=== Set exercise ===
Reproduce the items below word for word, starting at the line containing "Which is the" and continuing through the end of the items.

=== Spatial relation data ===
====================

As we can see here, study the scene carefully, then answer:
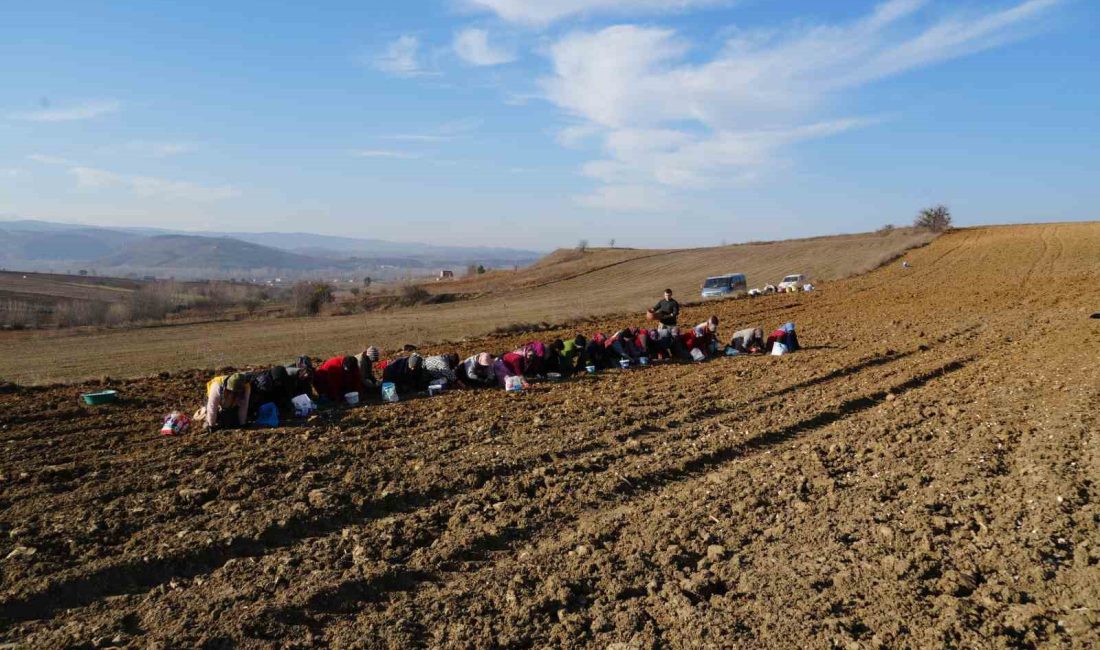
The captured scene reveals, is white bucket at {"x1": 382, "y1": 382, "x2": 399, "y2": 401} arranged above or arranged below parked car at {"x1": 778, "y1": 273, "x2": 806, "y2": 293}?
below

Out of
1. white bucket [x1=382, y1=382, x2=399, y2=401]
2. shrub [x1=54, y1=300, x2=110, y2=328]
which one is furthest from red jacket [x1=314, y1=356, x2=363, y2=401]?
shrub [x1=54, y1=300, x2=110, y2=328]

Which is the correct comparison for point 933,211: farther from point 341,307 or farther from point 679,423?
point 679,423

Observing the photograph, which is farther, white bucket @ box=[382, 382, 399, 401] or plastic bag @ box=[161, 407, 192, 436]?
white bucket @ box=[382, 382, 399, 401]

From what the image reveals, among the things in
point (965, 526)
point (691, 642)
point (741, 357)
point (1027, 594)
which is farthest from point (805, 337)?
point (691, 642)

====================

=== The solution ===
Which is the correct comparison for point 933,211: farther from point 341,307 or farther from point 679,423?
point 679,423

Observing the photograph, which is farther, white bucket @ box=[382, 382, 399, 401] or plastic bag @ box=[161, 407, 192, 436]?
white bucket @ box=[382, 382, 399, 401]

From what the image reveals, among the things in
point (965, 526)
point (691, 642)
point (741, 357)
point (1027, 594)
which is farthest from point (805, 337)?
point (691, 642)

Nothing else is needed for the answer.